Gershom Carmichael (1672-1729)

Gershom Carmichael was born in London - the son of a Scottish Presbyterian clergyman -- but educated at the University of Edinburgh (1687-91). He taught briefly at the University of St. Andrews (1693-4) and in 1694 was appointed Regent at the University of Glasgow through the influence, partly of the family of the Duke and Duchess of Hamilton and their son (to whom he dedicated the first of his Philosophical Theses). In 1727, when the old regenting system was abandoned at the University of Glasgow in favour of the creation of a professoriate, Carmichael was appointed Professor of Moral Philosophy, the first person in Scotland to hold a professorial position in philosophy.

Carmichael was reputed to be a demanding teacher. As a regent he was responsible for teaching all parts of the philosophy curriculum – logic, metaphysics, moral philosophy, and natural philosophy (or physics). However, as can be inferred from his eventual appointment to a Professorship dedicated to just one subject, his particular speciality was moral philosophy. Carmichael inhabited an academic world that included moral philosophers and natural jurists well beyond the boundaries of Scotland and Great Britain, with many of whom he communicated. Much of his work in moral philosophy was dominated by the concept of natural rights, and the lectures he delivered at the University of Glasgow in 1702-3 made extensive use of Samuel Pufendorf’s On the Duty of Man and Citizen, views later developed into Carmichael’s own Supplements and Observations upon Samuel Pufendorf’s On the Duty of Man and Citizen according to the Law of Nature, a text expressly composed for the use of students in Universities.
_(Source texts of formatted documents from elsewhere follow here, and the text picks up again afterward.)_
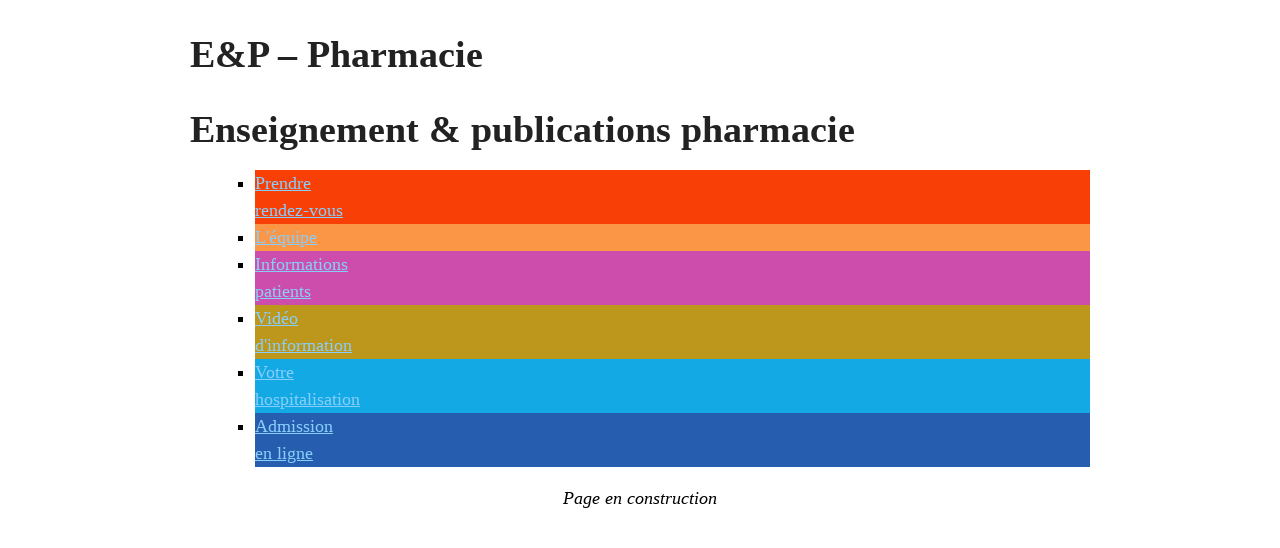

--- FILE ---
content_type: text/html; charset=UTF-8
request_url: https://imm.fr/nos-specialites/pharmacie/rp-pharmacie/?print=print
body_size: 619
content:
<html>
			<head><html>
			<head><title>E&#038;P &#8211; Pharmacie - IMM | Institut Médico-chirurgical Montsouris</title><link type="text/css" rel="stylesheet" href="https://imm.fr/wp-content/plugins/pdf-print/css/default.css" media="all" /><html>
			<head><html>
			<head><title>E&#038;P &#8211; Pharmacie - IMM | Institut Médico-chirurgical Montsouris</title><link type="text/css" rel="stylesheet" href="https://imm.fr/wp-content/plugins/pdf-print/css/default.css" media="all" /></head>
			<body class="pdfprnt_print ltr"><div id="content">					<div class="post">
						<div class="entry-header"><h1 class="entry-title">E&#038;P &#8211; Pharmacie</h1></div><div class="postmetadata"></div>						<div class="entry-content"><h1>Enseignement &amp; publications pharmacie</h1>
<p>    <ul id="menu-ronds">
        
            <li style="background-color: #f73f06;"><a href="https://imm.fr/prendre-rdv/"><i class="fas fa-calendar-plus" aria-hidden="true"></i>Prendre<br>rendez-vous</a>
            </li>
        
            <li style="background-color: #fb9646;"><a href="https://imm.fr/nos-specialites/pharmacie/equipe-pharmacie/"><i class="fas fa-user" aria-hidden="true"></i>L'équipe</a>
            </li>
        
            <li style="background-color: #cc4dac;"><a href="https://imm.fr/nos-specialites/pharmacie/infos-patients-pharmacie/"><i class="fas fa-info-circle" aria-hidden="true"></i>Informations<br>patients</a>
            </li>
        
            <li style="background-color: #bd961c;"><a href="https://imm.fr/nos-specialites/pharmacie/videos-pharmacie/"><i class="fas fa-play-circle" aria-hidden="true"></i>Vidéo<br>d'information</a>
            </li>
        
            <li style="background-color: #13a9e4;"><a href="https://imm.fr/votre-hospitalisation/"><i class="fas fa-bed" aria-hidden="true"></i>Votre <br>hospitalisation</a>
            </li>
        
            <li style="background-color: #265dae;"><a href="https://imm.fr/votre-hospitalisation/admission-en-ligne/"><i class="fas fa-hand-point-up" aria-hidden="true"></i>Admission <br>en ligne</a>
            </li>
            </ul>
    </p>
<p style="text-align: center;"><em>Page en construction</em></p>
</div>
					</div>
					</div></body>
		</html>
The conclusions presented in the Observations resulted both from years of teaching and reflectionas well as extensive discussion, especially with Jean Barbeyrac (1672-1744) an outstanding authority on natural jurisprudence in the early 18th century. Carmichael died of cancer in 1729. He was succeeded as Professor of Moral Philosophy at the University of Glasgow by Francis Hutcheson, one of his own students. Hutcheson generously acknowledged his debt to Carmichael in the work he prepared for the instruction of students, A Short Introduction to Moral Philosophy. In this way Carmichael’s work contributed, very fundamentally, to shaping the agenda of instruction in moral philosophy in eighteenth-century Scotland even though Hutcheson is now the much better known.